On Thursday, Oct. 16 the centre and its designers, Hotson Bakker Boniface Haden (HBBH), received a Governor-General's Medal for Architecture. It's notable that the other two B.C. projects nabbing a GG last week are similarly subdued: West Vancouver's Gleneagles Community Centre by Patkau Architects, and the ROAR one condominium project in Point Grey, by Lang Wilson Practice in Architecture Culture in partnership with HBBH. They all serve to remind us that architecture -- let's extend this to Canadian culture in general -- is not best represented by lavish, glittering, oversized baubles.
'We wanted something breathtaking'
But of this triumvirate of GG winners, the Desert Cultural Centre is the most groundbreaking. Beyond its visual distinction -- it really is more eye-stopping than any of the other winners -- it offers a new paradigm for the emerging field of aboriginal tourism. Instead of braying loudly in your face, the Desert Cultural Centre is literally submerged, partly, into the earth, with its green roof receding into the slope of the hillside that cradles it.
The rammed-earth wall is not a literal replication of erstwhile First Nations architecture. (Fans of that format can turn to Skidegate's new Haida Heritage Centre. The Desert Cultural Centre offers a more abstracted, forward-looking response.
"We wanted something breathtaking, but with very little footprint on the land," recalls Brenda Baptiste, an Osoyoos band member who grew up in the area and was the centre's general manager when the project was conceived. The centre transcends its immediate purpose as a repository for exhibits and didactic panels and souvenirs, and becomes, as Baptiste puts it, "our stage for the world."

- _Data excerpt_:
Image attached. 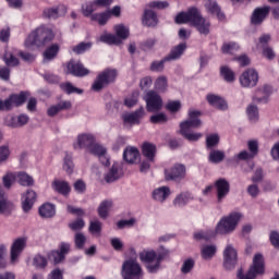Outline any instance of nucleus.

- _Written problem 1_:
Answer these questions using the article on the Desert Cultural Centre:
(a) On what day and date did the centre and its designers receive a Governor-General's Medal for Architecture?
(b) Which firm designed West Vancouver's Gleneagles Community Centre?
(c) What position did Brenda Baptiste hold when the project was conceived?
- _Written problem 2_:
Continue the article on the Desert Cultural Centre from its final sentence.
The listing is separate material and has nothing to do with the article on the Desert Cultural Centre.

- _Task output 1_:
(a) Thursday, Oct. 16.
(b) Patkau Architects.
(c) She was the centre's general manager.

- _Task output 2_:
These days, Baptiste lives in Vancouver where she serves as chair for the B.C. Aboriginal Cultural Tourism Association. She's acutely aware of the potential for growth in the First Nations tourism sector, from roughly $35 million last year to a projected $50 million in annual revenues anticipated for 2012. And of the 200 or so current aboriginal tourism businesses, more than half are in cultural tourism, according to the ABTC. "The Great Wall," as Baptiste laughingly refers to it, is the sort of First Nations architecture that embodies the best of the modern aboriginal spirit.
Mixing tradition with progressiveness
Cultural and interpretive centres are not money-makers; they're attractions that draw visitors in to spend money on souvenirs, wine and accommodation elsewhere in the area. The architecture, then, is all more critical in distilling and expressing the culture that visitors wish to brush up against. In the case of the entrepreneurially successful Osoyoos Band, the essential culture, honestly expressed, is a mixture of First Nations traditions and contemporary progressiveness. Hence its façade: the local dirt, mixed with modern concrete, and hand-tamped with iron-oxide pigment to create red-tinged striations that evoke the nearby sandbanks.
The centre is naturally ecological, too: the thick earthen wall keeps out the scalding Okanagan heat far better than most of the architecture in the region. Inside, at the Centre's core, is a small round theatre that plays films about the Osoyoos band's past and contemporary culture in an architectural format evocative of the band's traditional pit house. Could there be any better reflection of the Nk'Mip's fusion of traditional and contemporary mores?
"Our goal was to present the Osyoos band's long tenure on the land, and their future," says the project's principal architect, Bruce Haden. "To me, First Nations' culture so often gets ghettoized as historical. The Desert Cultural Centre is about the permanence of the Osoyoos culture -- and permanence is about the past, the present, and the future."
Okanagan as theme park
Weirdly, the iconic rammed-earth wall is barely shown on the Desert Cultural Centre's own website, whose imagery is dominated by shots of tourists savouring the desert. (The architecture is a springboard to the Centre's 1,600-acre desert conservation area behind it.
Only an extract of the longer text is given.